Design, Setting, Participants, & Measurements: We studied a cohort (=1452 black; =1561 white) of patients with kidney failure who were referred for and started the transplant process (2009-2018). We estimated the direct and indirect effects of SES (self-reported income, education, and employment) and medical comorbidities (self-reported and chart-abstracted) as mediators of racial disparities in listing using Cox proportional hazards analysis with inverse odds ratio weighting. Among the 983 black and 1085 white candidates actively listed, we estimated the direct and indirect effects of SES and comorbidities as mediators of racial disparities on receipt of transplant using Poisson regression with inverse odds ratio weighting.

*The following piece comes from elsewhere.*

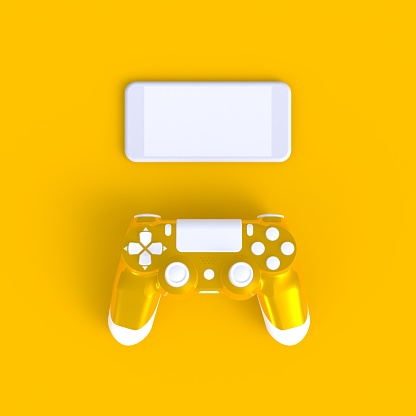 istock Yellow joystick with smart phone on yellow table background, Computer game competition, Gaming concept, 3D rendering 978957886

Results: Within the first year, 876 (60%) black and 1028 (66%) white patients were waitlisted. The relative risk of listing for black compared with white patients was 0.76 (95% confidence interval [95% CI], 0.69 to 0.83); after adjustment for SES and comorbidity, the relative risk was 0.90 (95% CI, 0.83 to 0.97). The proportion of the racial disparity in listing was explained by SES by 36% (95% CI, 26% to 57%), comorbidity by 44% (95% CI, 35% to 61%), and SES with comorbidity by 58% (95% CI, 44% to 85%). There were 409 (42%) black and 496 (45%) white listed candidates transplanted, with a median duration of follow-up of 3.9 (interquartile range, 1.2-7.1) and 2.8 (interquartile range, 0.8-6.3) years, respectively. The incidence rate ratio for black versus white candidates was 0.87 (95% CI, 0.79 to 0.96); SES and comorbidity did not explain the racial disparity.
Conclusions: SES and comorbidity partially mediated racial disparities in listing but not for transplant.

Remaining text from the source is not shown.